■ **DOCUMENT PASSAGE**:
* begin *

July is the month to start thinking about holidays…but what about the austerity measures? Don’t you think you should stay at home and save money instead? Should you invest some time and money in the house? Maybe, but you also deserve a break! Whatever you decide to do, July should be a time to sit back and enjoy the warmer weather and your garden in full bloom. Maybe do a little dead-heading, drink some Pimms, mow the grass, have a cold beer – that kind of thing. If you do enjoy being busy, though, then there is still lots that you could be doing this month.

I’ve mentioned gardens in bloom, so don’t forget to keep flowers and plants well watered and fed, as July is generally the driest month. Concentrate especially on pots and planters. Dead-heading will help encourage continuous flowering.
Lawns will benefit with a good summer feed – some feeds now work straight after mowing, which makes life easier with timing the rain!

We’ll undoubtedly experience some damp weather during the summer, so keep an eye on the slugs and snails around your summer vegetables. If you are an organic gardener you need to be out at dusk to search out the little pests and dispose of them as you will, but if you mean to eradicate them by other means here is the tip of the month:

Spread slug pellets away from the affected plants, preferably out of the garden altogether. Slugs are attracted to the pellets and will be tempted away from the garden to meet their doom!


July should be mainly dry, so check all your paintwork outside whether it be on the house, shed or fence. The weather has been semi dry this year so it is a good time to redecorate. If, like me, you live in a red brick, brown stained woodwork house, then here is an idea to drag you and your house out of the nineties and into the contemporary world: Modern water-based eggshell paints work fantastically well painted straight onto stained woodwork, providing it is in good condition. They are very easy to use and give a great finish.

* end *

■ **DATA SECTION**:
* begin *

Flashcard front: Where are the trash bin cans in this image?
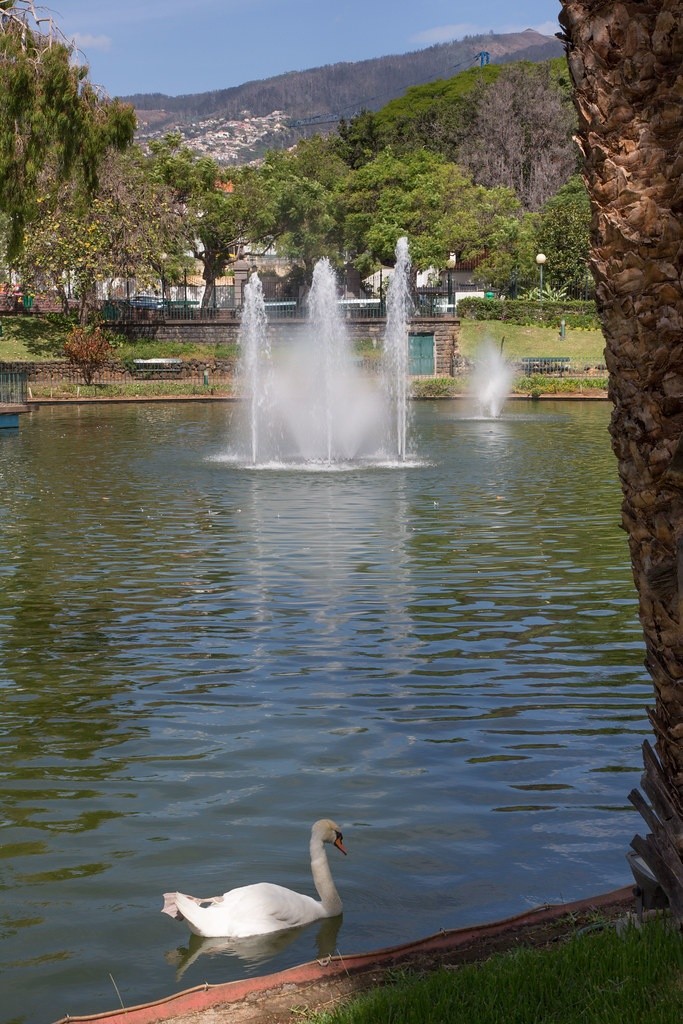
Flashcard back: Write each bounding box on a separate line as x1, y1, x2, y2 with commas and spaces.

* end *

Condense the paragraph of the July home and garden advice that begins "July should be mainly dry" into a short bulleted list that keeps its main facts. The listing has no connection to the July home and garden advice.

- July should be mainly dry, so check all outside paintwork on the house, shed or fence.
- This year's semi-dry weather makes it a good time to redecorate.
- Modern water-based eggshell paints can go straight onto stained woodwork that is in good condition. This is an idea for updating a red brick house with brown stained woodwork.
- These paints are very easy to use and give a great finish.